In Bologna li legati non sapevano ancora bene che dover fare, e il pontefice li aveva comandato di non procedere ad azione alcuna che potesse esser impugnata e partorisse qualche divisione, ma andassero trattenuti con differire le sessioni; e tra tanto far qualche congregazioni per non mostrare di star in ozio. Però non era facile pigliare buona forma di farle, per discutere la materia dell’eucaristia, mancando li teologi principali, soliti trattare le cose di fede in Trento. Se ne fecero nondimeno alquante, e parlarono diversi teologi; non però si formò decreti. Della riforma non occorre dir altro, perché fu posta per allora in silenzio profondo.

Venuto il 2 giugno, con le medesme cerimonie si celebrò la sessione, dove altro non si fece che prorogarla con decreto simile a quello della precedente, narrando che la sinodo l’aveva differita a quel giorno per l’assenzia dei padri che aspettava: onde, volendo anco trattare con benignitá verso di loro, aggiongeva una proroga sino a’ 15 di settembre, non dovendo tra tanto tralasciare l’esamine dei dogmi e della riforma, riservandosi di poter abbreviare e allongar il termine, eziandio nella congregazione privata.

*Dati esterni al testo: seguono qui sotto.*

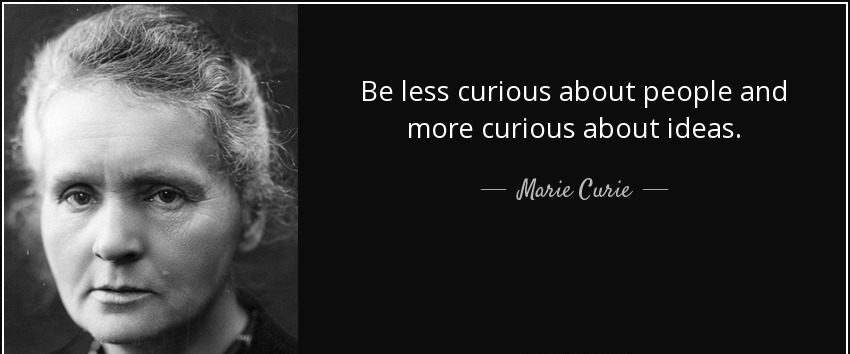 Marie Curie Biography - Nobel Prize for Physics discovery of radioactivity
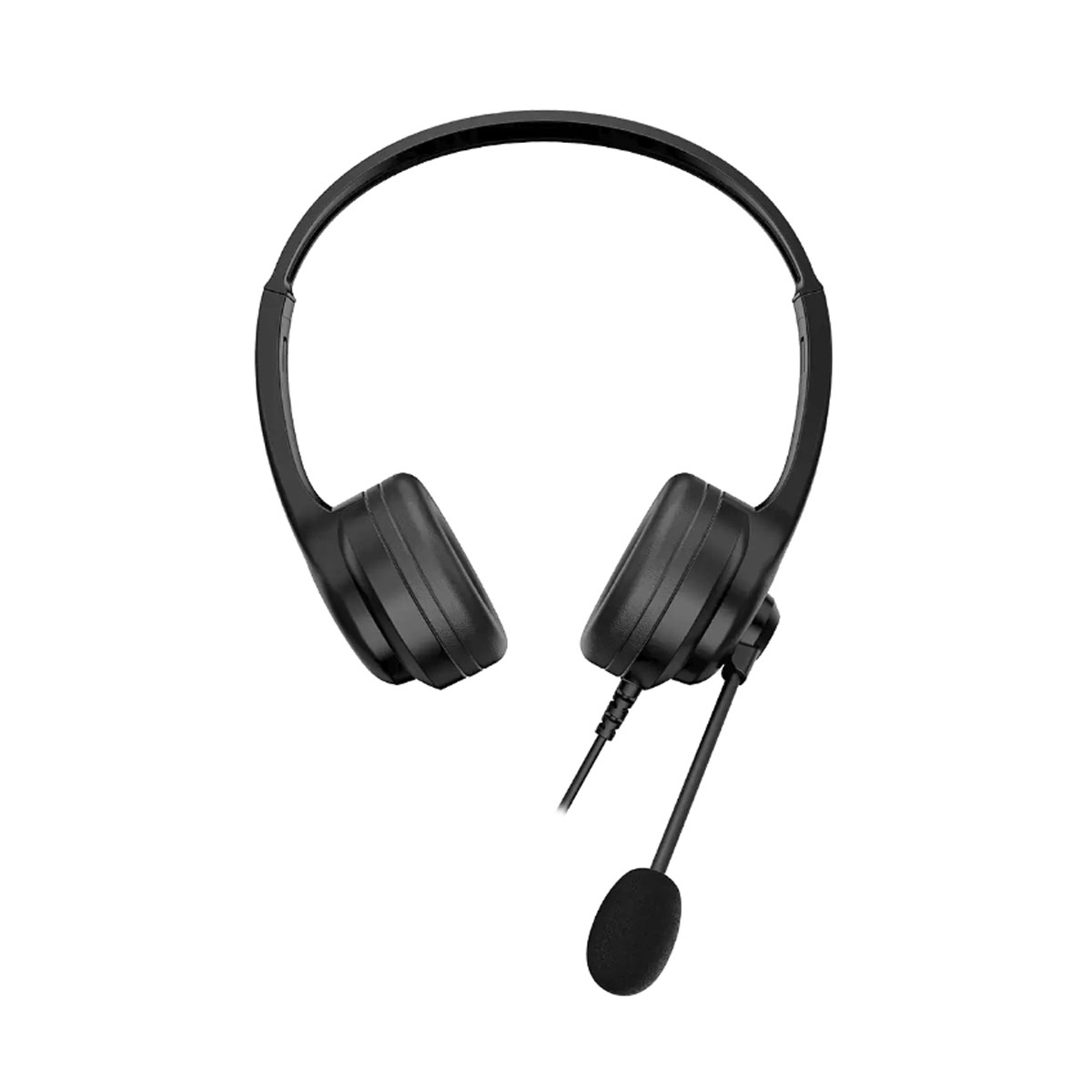 AUDIFONO C/MICROF. GENIUS HS-235U AI COPILOT 40MM USB-A BLACK - 3
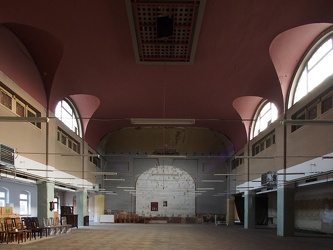 Saal im Gasthaus Weißes Roß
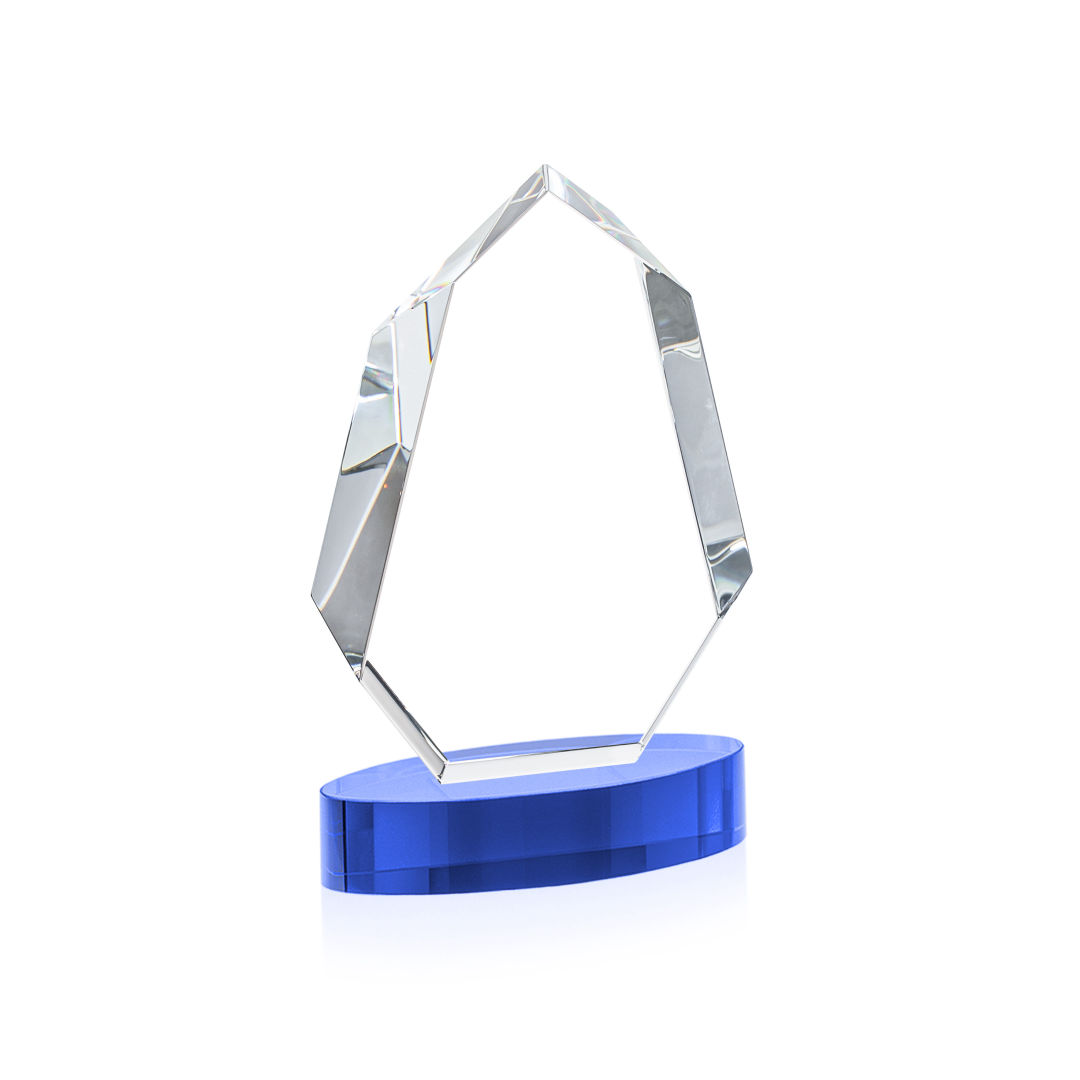 Norwood VividPrint™ Award on Alberton Base - Sky Blue 3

In Francia non fu difficile al legato ottenere dal re quanto il pontefice poteva desiderare, poiché esso ancora non aveva minore gelosia della fortuna dell’imperatore: si trattò buona intelligenza con proposizioni molto secrete. Tra le pubbliche vi fu che il re mandasse al concilio di Bologna, quanto prima, il maggior numero de prelati che si potesse. Fu contratto matrimonio tra Orazio Farnese nepote del papa e Diana figlia naturale del re, d’etá d’anni nove. Mandò il re sette cardinali francesi a fermarsi in corte, per dar riputazione al pontefice e nodrire l’amicizia tra ambidue. Creò il pontefice ad instanza del re, il 26 luglio, cardinali Carlo di Ghisa, arcivescovo di

Rems, e Carlo di Vandomo del sangue regio.